Job configuration tips:
  • In the job configuration panel, click Advanced to see all of the available options.

  • When aggregating signals for the first time, uncheck the Aggregate and Merge with Existing checkbox. In production, once the jobs are running automatically then this box can be checked. Note that if you want to discard older signals then by unchecking this box those old signals will essentially be replaced completely by the new ones.

  • If the original signal data has missing fields, edit the SQL query to fill in missing values for fields such as “count_i” (the number of times a user interacted with an item in a session).

  • Sometimes the aggregation job can run faster by unchecking the Job Skip Check Enabled box. Do this when first loading the signals.

  • Use the signalTypeWeights SQL parameter to set the correct signal types and weights for your dataset. Its value is a comma-delimited list of signal types and their stakeholder-defined level of importance. Think of this numeric value as a weight that tells which type of signal is most important for determining a user’s interest in an item. An example of how to weight the signal types is shown below:

    signal_type_1:1.0, signal_type_2: 3.0, signal_type_3: 20.0

    Rank your signal types to determine which types should be added. Add only the signal types that are significant. Signal types that are not added to the list will not be included in the aggregation job, and for some signal types this is fine.

    The weights should be within orders of magnitude of each other. The spread of values should not be wide. For instance, click:1.0, cart:100000.0 is too wide of a spread. The values of click:1.0 and cart:50.0 would be a reasonable setting, indicating that the signal type of cart is 50 times more important for measuring a user’s interest in an item.
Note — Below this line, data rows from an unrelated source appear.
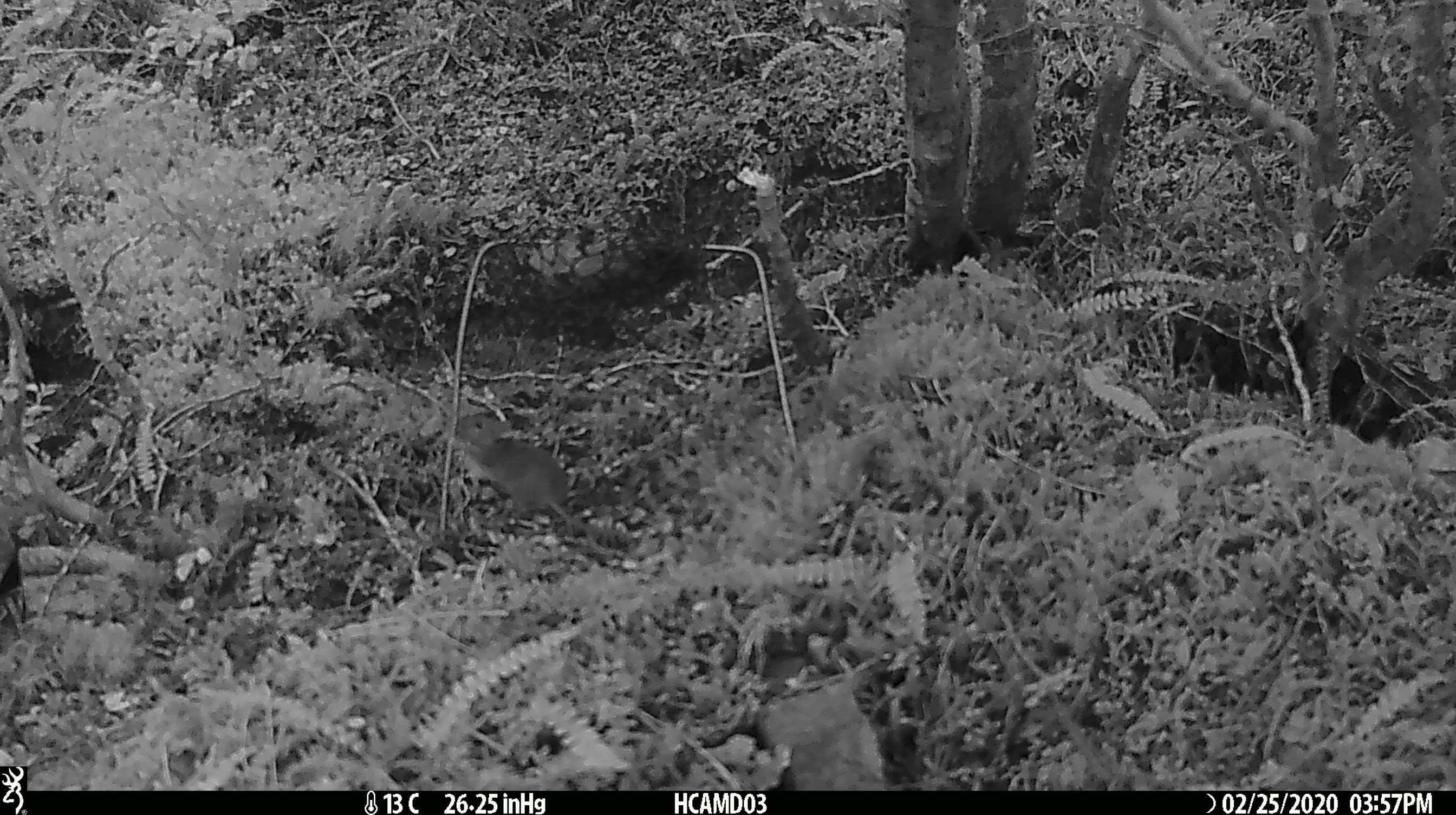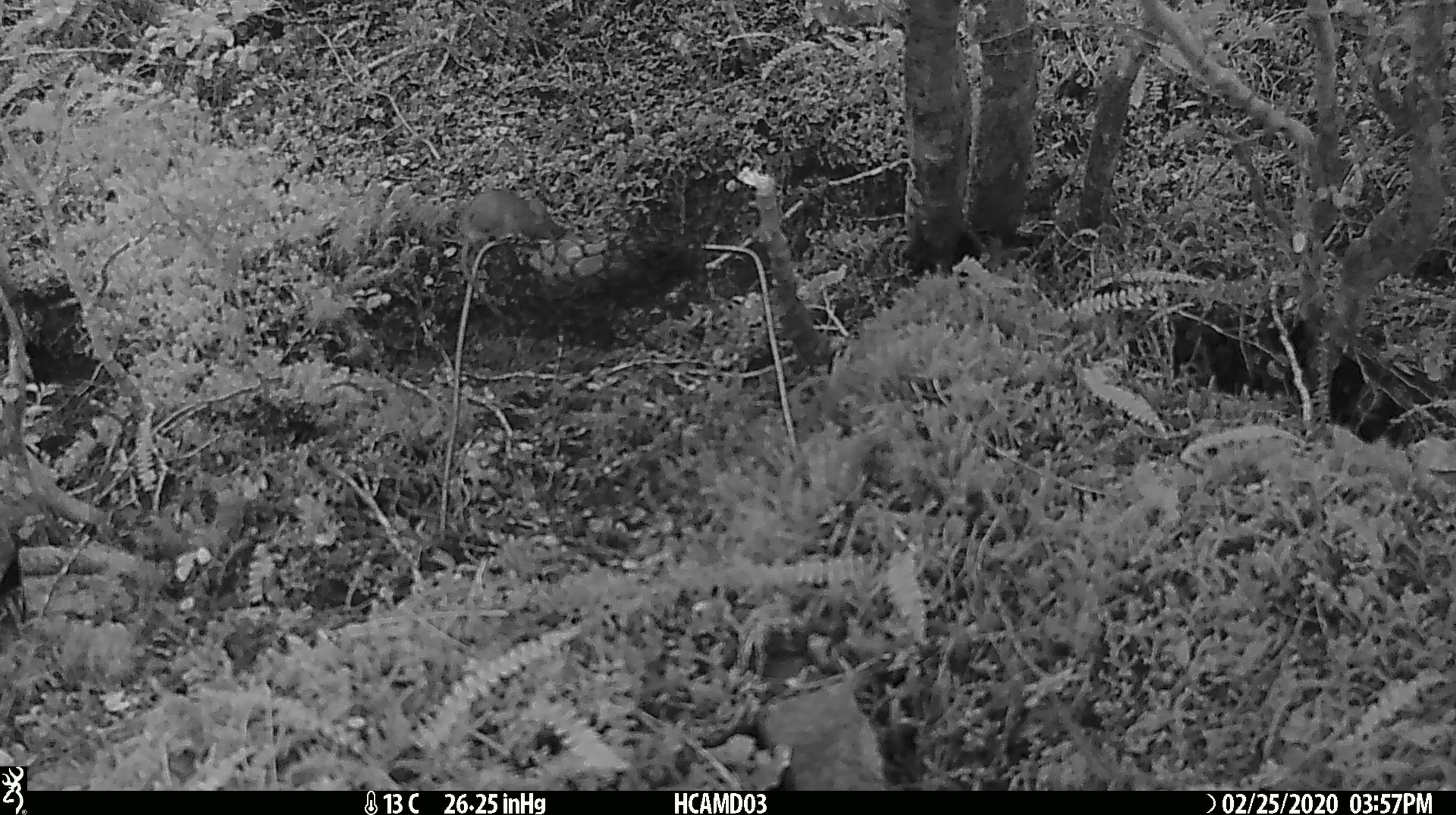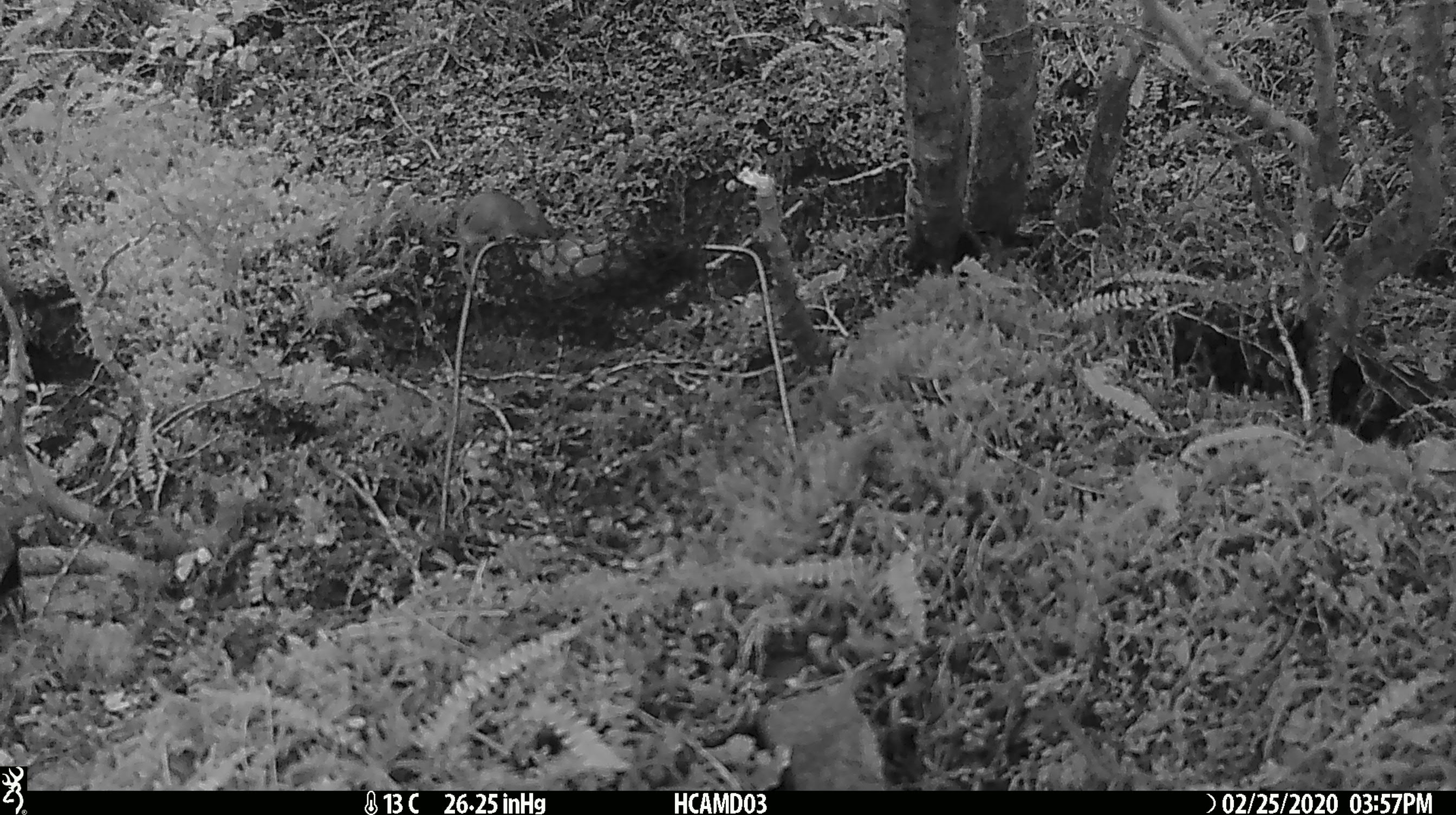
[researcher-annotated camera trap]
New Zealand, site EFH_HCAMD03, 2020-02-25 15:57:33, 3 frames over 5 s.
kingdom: Animalia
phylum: Chordata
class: Mammalia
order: Rodentia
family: Muridae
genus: Mus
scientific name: Mus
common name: mouse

  • The Time Range field value is used in a weight decay function that reduces the importance of signals the older they are. This time range is in days and the default is 30 days. If you want to increase this time because the time duration of your signals is greater than 30 days, edit the SQL query to reflect the desired number of days. The SQL query is visible when you click Advanced in the job configuration panel. Modify the following line in the SQL query, changing "30 days" to your desired timeframe:

    time_decay(count_i, timestamp_tdt, "30 days", ref_time, weight_d) AS typed_weight_d

If recommendations are enabled for your collection, then the ALS recommender job is automatically created with the name <collection>_item_recommendations and scheduled to run after this job completes. Consequently, you should only run this aggregation once or twice a day, because training a recommender model is a complex, long-running job that requires significant resources from your Fusion cluster.


The <collection>_user_query_history_aggregation job computes an aggregated weight for each user/query combination found in the signals collection. The weight for each group is computed using an exponential time-decay on signal count (30 day half-life) and a weighted sum based on the signal type. Use the signalTypeWeights parameter to set the correct signal types and weights for your dataset. You can use the results of this job to boost queries for a user based on their past query activity.